Public services around the world are a common place for processes of appointing public officers to certain/specified positions in the public service. This appointment is often the responsibility of the persons or agencies assigned such authority and power by laws, most of the time it’s the President of the country and/or the Public Service Commissions. The authority to appoint by the above is premised on the understanding that both of them will be guided by very clear and objective procedures and requirements that should only act to maintain and protect the integrity of the public service.
It is usually provided for these appointing authorities to make sound judgement backed by professional advice, although in certain cases the decision to appoint may be purely the prerogative of the appointing authority. Whichever way or route is selected by a given country, these appointments are key in ensuring that the public service not only maintains its integrity but also that it serves a nation with utmost commitment and the highest degree of expertise. Anything to the contrary may explain a number of public service dysfunctional traits amongst which are decay of institutional vibrancy and relevance; unproductive and unethical practices as well as malfeasance.
On the basis of the above, appointing authorities have a responsibility to maintain core values of a public service that reveres institutional values and sustenance of such over personal preferences for the national good. The known common values of most public services around the world, including ours are appointment on merit and non-partisanship for appointments to and within the public service. These are assumed to protect the professionalism of these cadre of trained personnel who possess skills and competencies that can afford the public service to serve diligently and with integrity. Embedded in these core values are principles that must regularly provide guidance to appointing authorities as to who to appoint.
These are principles of fairness, transparency, access and representativeness. It is expected that when these are genuinely practiced, they bring rationality to the appointment procedure and processes. This rationality ensures that in making these appointments, the authorities are mindful, considerate and committed to ensuring that they establish a link between organizational mandates, human resources requirements of public institutions and appointing individuals who not only meet the job requirements, but persons who fit the current and future needs of the respective public institutions.
The principle of fairness requires appointing authorities to make objective decisions that are free from political influence and personal favouritism or preferences when appointing individuals to key positions in the public service.

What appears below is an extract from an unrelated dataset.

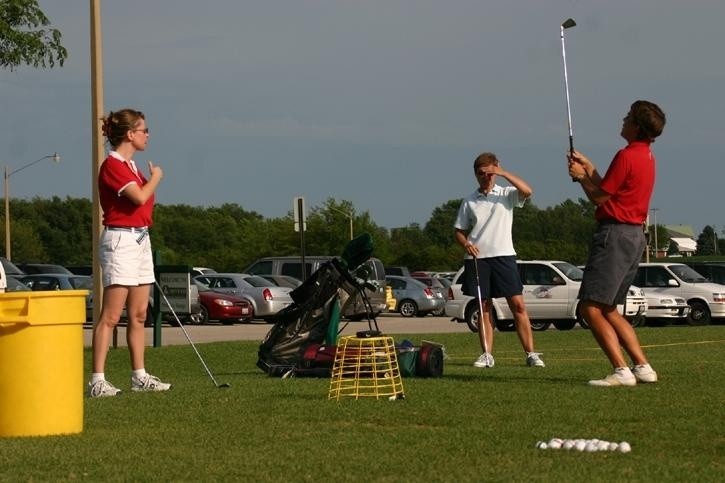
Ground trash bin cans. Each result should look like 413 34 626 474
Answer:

The institutional policies and practices of these processes must reflect a deliberate and commitment treating qualifying candidates with just and fairness by the appointing authority and all potential persons have equal right to assessment. Second principle of transparency speaks to the need to have information about appointment strategies, decisions and practices communicated openly and timely to all interested or qualifying persons. This will maintain a level of integrity and respect to the process. Relatedly, the appointing procedures and processes must ensure equal access for persons of the necessary skills and competencies irrespective of bias through any known or unknown stigmas within the national set up. The integrity of the public service must possess a national identity as it is providing services to the entire nation.
Adherence to the above core values and principles by appointing authorities will protect the public service from undue influences from partisan and self-centred based appointments. These when allowed to be institutionalised in public service appointment systems, tend to create a swelling ground for “spoil systems” to take root in the public service. Anytime there is appointments not based on merit nor non-partisanship, public institutions tend to lose their expert/professional control of their purpose and in the process individuals responsible for appointments tend to engrave their dominance as personality cults whose personal interests or partisan considerations devalue any levels of public service integrity. This results in appointments that often bring people who are not necessarily the best qualified and sometimes places public servants in positions that are not in tangent with the skills and competencies they possess.
The above practices will in the long run create a very docile and unproductive public service where personal preferences and self-interests become the basis for decision making. It is when such is the norm and common practices in the public service that public servants become vulnerable to malfeasance, corrupt practices and general unethical conduct. These are known scourges that degenerates the value and essence of merit based and non-partisan public services and these will in the long term negatively affect levels of productivity, accountability and general public trust in the governance structures of a country. It is of utmost importance that appointing authorities at all times endeavour to make the right decisions when appointing persons into and within the public services , for these appointments have a direct bearing not only on level of performance within the public service but ultimately these matters to the integrity of both the civil service and government of the day.
Any considerations that compromises the above will be very costly because apart from a general decline and erosion of ethical conduct and rational based decisions, the challenge to mitigate and ultimately undo all the networks of malfeasance and unethical practices are known to be exercises and practices that are very costly and disruptive to the normal running of governance structures and systems of a country. This is so because disentangle institutionalised malpractices, requires resources and sometimes it may require purging of all persons that may have been appointed corruptly and depoliticising the public service. These are processes that will put a strain on any country’s national purse. In some countries the need to purge, while necessary and inevitable, has led to civil strife and loss of lives as individuals often protect their entrenched interests often a known result of the “spoils system”. This is not the route this country would wish to follow nor experience these possible tragedies resulting from actions of appointing authorities who could have easily guaranteed and protected the integrity of the public service by the appointments they make. Hopefully we shall not proceed in that route.